### Ihre Aufgaben
a. Welche Rolle spielt Katja Riemann laut dem Artikel über den Film „Der Verdingbub“?
b. Setzen Sie den Artikel über den Film „Der Verdingbub“ nach seinem letzten Satz fort.

### Ausgewählter Textauszug
════════════════

Katja Riemanns neuer Film “Der Verdingbub“ kommt Donnerstag ins Kino. Die Schauspielerin kennt das dörfliche Leben aus dem Film.

Hamburg. "Der Verdingbub" heißt der neue Film des Schweizer Regisseurs Markus Imboden. Der Film erzählt die Geschichte zweier Waisenkinder (Verdingkinder) in den 50er-Jahren im Emmental. Katja Riemann spielt darin eine Bäuerin. Wir sprachen mit der Schauspielerin über den Film, ihre Kindheit und ihre Hamburger Zeit.

Hamburger Abendblatt: Wie überrascht waren Sie, als Ihnen Regisseur Markus Imboden diese durch und durch Schweizer Rolle angeboten hat?

════════════════

### Datenübersicht
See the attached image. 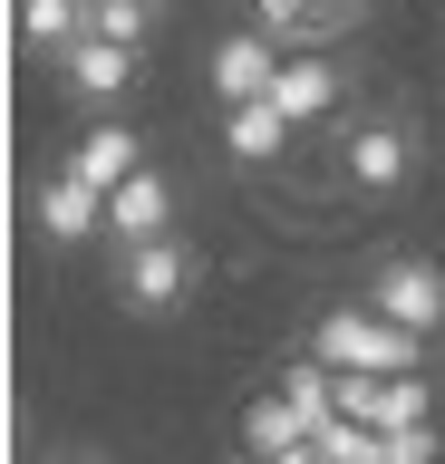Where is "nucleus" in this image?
Instances as JSON below:
<instances>
[{"instance_id": "nucleus-1", "label": "nucleus", "mask_w": 445, "mask_h": 464, "mask_svg": "<svg viewBox=\"0 0 445 464\" xmlns=\"http://www.w3.org/2000/svg\"><path fill=\"white\" fill-rule=\"evenodd\" d=\"M194 281H204V261H194V242H175V232H146V242H117V300L136 319H165L194 300Z\"/></svg>"}, {"instance_id": "nucleus-2", "label": "nucleus", "mask_w": 445, "mask_h": 464, "mask_svg": "<svg viewBox=\"0 0 445 464\" xmlns=\"http://www.w3.org/2000/svg\"><path fill=\"white\" fill-rule=\"evenodd\" d=\"M416 165H426V145H416L407 116H358L349 136H339V174H349V194H407Z\"/></svg>"}, {"instance_id": "nucleus-3", "label": "nucleus", "mask_w": 445, "mask_h": 464, "mask_svg": "<svg viewBox=\"0 0 445 464\" xmlns=\"http://www.w3.org/2000/svg\"><path fill=\"white\" fill-rule=\"evenodd\" d=\"M310 348H320L329 368H416L426 329H407V319H387L378 300H368V310H329L320 329H310Z\"/></svg>"}, {"instance_id": "nucleus-4", "label": "nucleus", "mask_w": 445, "mask_h": 464, "mask_svg": "<svg viewBox=\"0 0 445 464\" xmlns=\"http://www.w3.org/2000/svg\"><path fill=\"white\" fill-rule=\"evenodd\" d=\"M136 58L146 49H126V39H107V29H78L59 49V87L78 97V107H117L126 87H136Z\"/></svg>"}, {"instance_id": "nucleus-5", "label": "nucleus", "mask_w": 445, "mask_h": 464, "mask_svg": "<svg viewBox=\"0 0 445 464\" xmlns=\"http://www.w3.org/2000/svg\"><path fill=\"white\" fill-rule=\"evenodd\" d=\"M368 300H378L387 319H407V329H426V339L445 329V271H436V261H416V252L378 261V281H368Z\"/></svg>"}, {"instance_id": "nucleus-6", "label": "nucleus", "mask_w": 445, "mask_h": 464, "mask_svg": "<svg viewBox=\"0 0 445 464\" xmlns=\"http://www.w3.org/2000/svg\"><path fill=\"white\" fill-rule=\"evenodd\" d=\"M281 39L271 29H242V39H213V58H204V87L223 97V107H242V97H271V78H281Z\"/></svg>"}, {"instance_id": "nucleus-7", "label": "nucleus", "mask_w": 445, "mask_h": 464, "mask_svg": "<svg viewBox=\"0 0 445 464\" xmlns=\"http://www.w3.org/2000/svg\"><path fill=\"white\" fill-rule=\"evenodd\" d=\"M39 232H49L59 252H68V242H97V232H107V194H97L78 165L39 174Z\"/></svg>"}, {"instance_id": "nucleus-8", "label": "nucleus", "mask_w": 445, "mask_h": 464, "mask_svg": "<svg viewBox=\"0 0 445 464\" xmlns=\"http://www.w3.org/2000/svg\"><path fill=\"white\" fill-rule=\"evenodd\" d=\"M146 232H175V184L155 165H136L117 194H107V242H146Z\"/></svg>"}, {"instance_id": "nucleus-9", "label": "nucleus", "mask_w": 445, "mask_h": 464, "mask_svg": "<svg viewBox=\"0 0 445 464\" xmlns=\"http://www.w3.org/2000/svg\"><path fill=\"white\" fill-rule=\"evenodd\" d=\"M300 116L281 107V97H242L233 126H223V145H233V165H281V145H291Z\"/></svg>"}, {"instance_id": "nucleus-10", "label": "nucleus", "mask_w": 445, "mask_h": 464, "mask_svg": "<svg viewBox=\"0 0 445 464\" xmlns=\"http://www.w3.org/2000/svg\"><path fill=\"white\" fill-rule=\"evenodd\" d=\"M68 165H78V174H88V184H97V194H117V184H126V174H136V165H146V136H136V126H88V136H78V145H68Z\"/></svg>"}, {"instance_id": "nucleus-11", "label": "nucleus", "mask_w": 445, "mask_h": 464, "mask_svg": "<svg viewBox=\"0 0 445 464\" xmlns=\"http://www.w3.org/2000/svg\"><path fill=\"white\" fill-rule=\"evenodd\" d=\"M339 87H349V78H339L320 49H291V58H281V78H271V97H281V107L310 126V116H329V107H339Z\"/></svg>"}, {"instance_id": "nucleus-12", "label": "nucleus", "mask_w": 445, "mask_h": 464, "mask_svg": "<svg viewBox=\"0 0 445 464\" xmlns=\"http://www.w3.org/2000/svg\"><path fill=\"white\" fill-rule=\"evenodd\" d=\"M310 416H300V397L291 387H271L262 406H252V426H242V445H252V455H310Z\"/></svg>"}, {"instance_id": "nucleus-13", "label": "nucleus", "mask_w": 445, "mask_h": 464, "mask_svg": "<svg viewBox=\"0 0 445 464\" xmlns=\"http://www.w3.org/2000/svg\"><path fill=\"white\" fill-rule=\"evenodd\" d=\"M252 29H271L281 49H320L329 29H339V10L329 0H252Z\"/></svg>"}, {"instance_id": "nucleus-14", "label": "nucleus", "mask_w": 445, "mask_h": 464, "mask_svg": "<svg viewBox=\"0 0 445 464\" xmlns=\"http://www.w3.org/2000/svg\"><path fill=\"white\" fill-rule=\"evenodd\" d=\"M78 29H88V0H20V39H30L39 58H59Z\"/></svg>"}, {"instance_id": "nucleus-15", "label": "nucleus", "mask_w": 445, "mask_h": 464, "mask_svg": "<svg viewBox=\"0 0 445 464\" xmlns=\"http://www.w3.org/2000/svg\"><path fill=\"white\" fill-rule=\"evenodd\" d=\"M88 29H107V39H126V49H146V39H155V0H88Z\"/></svg>"}, {"instance_id": "nucleus-16", "label": "nucleus", "mask_w": 445, "mask_h": 464, "mask_svg": "<svg viewBox=\"0 0 445 464\" xmlns=\"http://www.w3.org/2000/svg\"><path fill=\"white\" fill-rule=\"evenodd\" d=\"M329 10H339V20H368V10H378V0H329Z\"/></svg>"}, {"instance_id": "nucleus-17", "label": "nucleus", "mask_w": 445, "mask_h": 464, "mask_svg": "<svg viewBox=\"0 0 445 464\" xmlns=\"http://www.w3.org/2000/svg\"><path fill=\"white\" fill-rule=\"evenodd\" d=\"M155 10H175V0H155Z\"/></svg>"}]
</instances>
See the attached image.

════════════════

### Gegebene Antworten
a. Sie spielt eine Bäuerin.

b.
Katja Riemann: Ich war sehr überrascht. Ganz im Ernst. Und ich habe natürlich als Erstes gefragt: Wer hat abgesagt? Auch weil es so kurzfristig war. Er ist ja nun einmal mit einer ganz wunderbaren Schauspielerin zusammen, der Martina Gedeck. Und die konnte nicht, also das ist jedenfalls meine Vermutung, aber keiner spricht mit mir diesbezüglich ...(lacht). Wie Sie wissen, ist es eine Schweizer-deutsche Koproduktion und das heißt, es muss jemand aus Deutschland mitmachen. Und das bin dann jetzt ich ...(lacht).

Wie lange dauert es, bis man als Norddeutsche 'Berndytsch' sprechen kann?

Riemann: Ich konnte das nicht richtig sprechen. Das ist ja tatsächlich wie eine andere Sprache. Ich hatte die Produktion gebeten, mir den ganzen Text aufnehmen zu lassen, gesprochen von einer Frau aus dem Berner Oberland, die möglichst nicht Schauspielerin ist.

Und den haben Sie sich dann unters Kopfkissen gelegt.

Riemann: So ungefähr. Ich hatte ihn auf meinem iPod und habe ihn ständig gehört. Ich wollte nur wissen, wie es korrekt klingt, ohne Ausdruck. Den Ausdruck wollte ich dann schon selbst erfinden. Und Berndytsch zu lernen ist ja Quatsch. Ich muss meinen Text können.

Es gibt Kollegen, die sagen, die Rolle steht im Drehbuch. Warum steigen Sie so tief in Ihre Figuren ein?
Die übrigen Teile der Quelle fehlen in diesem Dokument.